Kasem had planned ahead. In the early stages of his illness, he signed a health care directive, included instructions about end-of-life treatment and named a surrogate decision maker. What he failed to appreciate, however, was the depth of family animosity and distrust between his second wife and the children of his first marriage. The decisions about his care became the battleground between Jean and his children–and it was a battle that was likely about a lot more than just his medical condition.
The children had probably always resented Jean, who married Kasem only a year after his divorce from their mother. The children may have believed that Jean broke up the marriage and caused deep pain to their mother. There wasn’t much they could do about that at the time.
But when their father’s health declined, it was time to take action. And, when Jean’s decisions about their father’s care seemed problematical—he was found to be suffering from serious bed sores—the children rushed into court to “save” him. Ironically, it was Kerri, who as the surrogate had authority to make decisions about his care, that ultimately made the decision to terminate Kasem’s life, and it was his wife who yelled at the judge who approved Kerri’s decision, “You have blood on your hands!”
Could this family psychodrama have been avoided? We don’t know why Kasem named his daughter, rather than his wife, as his health care surrogate. But by doing so, he almost assured a future family feud. The second wife was naturally going to resent not being chosen as the surrogate. She wouldn’t have seen herself as a “second wife” but, in this case, as a wife of over 30 years. Yet despite the passage of time, the children may still have seen her as an interloper who broke up a happy family. Flash forward to the last weeks of Kasem’s life, and it’s no surprise what happened.
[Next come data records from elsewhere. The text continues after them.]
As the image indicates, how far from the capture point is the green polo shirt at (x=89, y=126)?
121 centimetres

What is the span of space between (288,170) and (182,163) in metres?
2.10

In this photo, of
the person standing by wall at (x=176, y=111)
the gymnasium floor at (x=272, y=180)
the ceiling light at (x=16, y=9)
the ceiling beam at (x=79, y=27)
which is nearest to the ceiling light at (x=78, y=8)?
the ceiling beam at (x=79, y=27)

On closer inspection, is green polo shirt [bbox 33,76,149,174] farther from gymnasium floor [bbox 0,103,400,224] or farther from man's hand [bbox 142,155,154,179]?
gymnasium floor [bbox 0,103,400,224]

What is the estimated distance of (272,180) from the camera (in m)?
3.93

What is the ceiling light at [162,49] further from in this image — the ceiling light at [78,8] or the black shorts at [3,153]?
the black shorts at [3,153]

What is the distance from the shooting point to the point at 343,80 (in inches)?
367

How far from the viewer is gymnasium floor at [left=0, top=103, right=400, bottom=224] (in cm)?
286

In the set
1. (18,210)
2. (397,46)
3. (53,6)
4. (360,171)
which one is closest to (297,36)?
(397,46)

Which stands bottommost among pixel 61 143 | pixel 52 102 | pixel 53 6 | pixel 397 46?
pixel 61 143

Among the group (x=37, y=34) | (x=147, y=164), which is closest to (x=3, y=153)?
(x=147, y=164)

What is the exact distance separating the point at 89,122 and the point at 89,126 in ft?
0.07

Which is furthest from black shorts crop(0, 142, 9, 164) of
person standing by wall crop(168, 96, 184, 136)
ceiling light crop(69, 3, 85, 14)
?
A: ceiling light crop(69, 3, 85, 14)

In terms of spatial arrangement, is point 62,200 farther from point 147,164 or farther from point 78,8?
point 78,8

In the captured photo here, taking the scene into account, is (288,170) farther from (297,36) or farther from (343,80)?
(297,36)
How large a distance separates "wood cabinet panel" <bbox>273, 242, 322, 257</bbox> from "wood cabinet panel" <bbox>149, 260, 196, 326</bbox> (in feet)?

Of course, the wife could have been kinder and let the children visit their father. And, the children might have been less critical of her care. By the time the children filed for conservatorship, however, the hostility was so intense that nothing that happened next was a surprise. The wife, fearing that she was losing control of her husband, ran away with him. The children tracked them down, and Kerri asserted her rights as a surrogate.
The court also played its role when the judge apparently believed that he, rather than Kerri, should direct Kasem’s end-of-life medical care. Finally, reality trumped judicial arrogance and Kerri was permitted to carry out her father’s wishes and let him die.
Could Kasem and the attorney who, in 2007, drafted the health care directive, have avoided this sad scenario? Unlikely. Jean was determined to “care” for her husband, despite his explicit instructions that Kerri was to decide how he should be cared for as death neared.
As they say, you can have them sign documents, but you can’t make them follow what the documents say. Unfortunately, too often emotion trumps the law–at least in the short run. This saga emphasizes the importance of not only having advance directives, but also that of speaking with your family members about your wishes under those directives to try and avoid any conflict in advance.
Lawrence A. Frolik is a Professor of Law and Distinguished Faculty Scholar at the University of Pittsburgh School of Law.
Bernard A. Krooks is a founding Partner of the New York City, White Plains and Fishkill, NY law firm of Littman Krooks LLP.